▶ **ENTRIES**
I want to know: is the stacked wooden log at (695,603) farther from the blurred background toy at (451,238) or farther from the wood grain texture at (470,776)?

* * *

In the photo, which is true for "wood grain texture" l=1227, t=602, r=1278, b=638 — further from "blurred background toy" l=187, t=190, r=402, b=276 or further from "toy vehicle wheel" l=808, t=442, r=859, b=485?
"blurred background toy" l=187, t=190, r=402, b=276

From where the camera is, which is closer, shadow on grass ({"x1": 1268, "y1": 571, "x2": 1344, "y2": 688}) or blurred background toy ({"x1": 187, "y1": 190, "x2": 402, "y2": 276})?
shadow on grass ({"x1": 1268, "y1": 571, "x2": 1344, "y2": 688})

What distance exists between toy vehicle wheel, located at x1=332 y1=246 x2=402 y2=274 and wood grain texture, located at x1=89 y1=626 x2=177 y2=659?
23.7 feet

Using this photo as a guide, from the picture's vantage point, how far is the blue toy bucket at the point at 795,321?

...

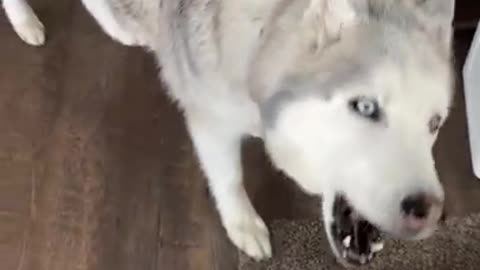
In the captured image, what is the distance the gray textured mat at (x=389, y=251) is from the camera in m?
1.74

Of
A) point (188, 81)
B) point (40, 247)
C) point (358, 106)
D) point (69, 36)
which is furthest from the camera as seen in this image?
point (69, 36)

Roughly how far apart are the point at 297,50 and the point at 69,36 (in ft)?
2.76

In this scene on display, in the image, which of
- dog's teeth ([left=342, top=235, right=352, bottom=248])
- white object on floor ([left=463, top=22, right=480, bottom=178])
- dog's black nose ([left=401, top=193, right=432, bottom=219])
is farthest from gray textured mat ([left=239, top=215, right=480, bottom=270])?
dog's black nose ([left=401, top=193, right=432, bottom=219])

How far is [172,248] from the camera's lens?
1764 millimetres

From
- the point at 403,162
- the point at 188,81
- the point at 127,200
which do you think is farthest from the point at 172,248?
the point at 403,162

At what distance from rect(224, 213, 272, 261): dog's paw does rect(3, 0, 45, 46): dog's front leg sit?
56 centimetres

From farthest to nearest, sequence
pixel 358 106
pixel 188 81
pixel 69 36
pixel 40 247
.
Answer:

▶ **AIM OF THE EXERCISE**
Please identify every line in the records above that contains the string "bottom", matching case exactly, and copy each of those lines in full.

▶ **SOLUTION TO THIS EXERCISE**
- dog's teeth ([left=342, top=235, right=352, bottom=248])
- white object on floor ([left=463, top=22, right=480, bottom=178])
- dog's black nose ([left=401, top=193, right=432, bottom=219])
is farthest from gray textured mat ([left=239, top=215, right=480, bottom=270])?
dog's black nose ([left=401, top=193, right=432, bottom=219])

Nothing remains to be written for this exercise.